Diffusion-based Probabilistic Air Quality Forecasting with Mechanistic Insight
Ao Ding, Aoxing Zhang, Tzung-May Fu, Yuanlong Huang, Qianjie Chen, Yuyang Chen, Jiajia Mo, Wei Tao, Wai-Chi Cheng, Lei Zhu, Xin Yang, Guy Brasseur

TL;DR
AirFusion is a diffusion-based hybrid framework that combines chemical transport models with observational data to produce accurate, efficient, and probabilistic air quality forecasts, explicitly accounting for weather uncertainty.
Contribution
The paper introduces AirFusion, a novel diffusion-based framework that integrates mechanistic models with observational constraints for improved probabilistic air quality forecasting.
Findings
Outperforms existing benchmarks with lower forecast errors
Provides ensemble diagnostics quantifying weather uncertainty impacts
Adapts quickly to changing emissions with minimal recent data
Abstract
Current operational air quality forecasts are computationally expensive, sensitive to errors in physics and emissions, and often neglect weather-related uncertainty.
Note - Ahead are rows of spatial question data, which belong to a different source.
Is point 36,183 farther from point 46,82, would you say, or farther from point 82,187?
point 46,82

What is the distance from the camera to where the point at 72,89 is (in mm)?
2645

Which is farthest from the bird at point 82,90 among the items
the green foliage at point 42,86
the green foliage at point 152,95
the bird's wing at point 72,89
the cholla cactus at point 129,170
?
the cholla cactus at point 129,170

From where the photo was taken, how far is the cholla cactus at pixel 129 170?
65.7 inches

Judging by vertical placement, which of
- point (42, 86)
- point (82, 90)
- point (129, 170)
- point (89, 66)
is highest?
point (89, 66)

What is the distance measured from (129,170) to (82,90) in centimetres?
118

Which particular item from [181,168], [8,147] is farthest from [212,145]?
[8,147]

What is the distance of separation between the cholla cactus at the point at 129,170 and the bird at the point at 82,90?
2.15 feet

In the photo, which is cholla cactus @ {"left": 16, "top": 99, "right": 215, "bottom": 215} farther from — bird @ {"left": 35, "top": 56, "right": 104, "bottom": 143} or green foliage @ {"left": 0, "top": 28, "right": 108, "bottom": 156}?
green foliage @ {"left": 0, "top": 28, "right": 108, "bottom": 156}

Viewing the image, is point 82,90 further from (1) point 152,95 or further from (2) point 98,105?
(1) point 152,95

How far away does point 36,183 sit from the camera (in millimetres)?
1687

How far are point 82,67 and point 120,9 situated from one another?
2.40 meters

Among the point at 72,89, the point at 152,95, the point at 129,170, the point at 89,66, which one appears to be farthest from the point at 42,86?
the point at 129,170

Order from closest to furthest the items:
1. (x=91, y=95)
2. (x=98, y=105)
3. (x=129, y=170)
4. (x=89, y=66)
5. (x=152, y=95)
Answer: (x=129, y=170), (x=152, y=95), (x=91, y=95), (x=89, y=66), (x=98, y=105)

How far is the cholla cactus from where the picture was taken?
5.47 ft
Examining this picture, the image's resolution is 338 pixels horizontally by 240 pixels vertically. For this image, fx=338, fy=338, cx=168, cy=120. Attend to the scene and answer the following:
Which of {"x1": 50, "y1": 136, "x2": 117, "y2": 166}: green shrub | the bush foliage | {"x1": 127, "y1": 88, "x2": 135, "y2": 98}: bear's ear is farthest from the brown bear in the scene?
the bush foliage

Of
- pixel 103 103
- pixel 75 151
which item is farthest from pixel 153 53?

To address these limitations, we present AirFusion, a hybrid, diffusion-based framework that synergistically integrates knowledge from chemical transport models with real-world observational constraints to enable accurate and efficient probabilistic regional air quality prediction. We apply AirFusion to generate operational 6-day, 30-member ensemble forecasts of surface ozone across China, initialized with observations and driven by ensemble weather forecasts. AirFusion outperforms existing operational benchmarks, achieving substantially lower forecast errors against surface measurements, while also providing ensemble-based diagnostics that explicitly quantify the impacts of weather uncertainty on air quality…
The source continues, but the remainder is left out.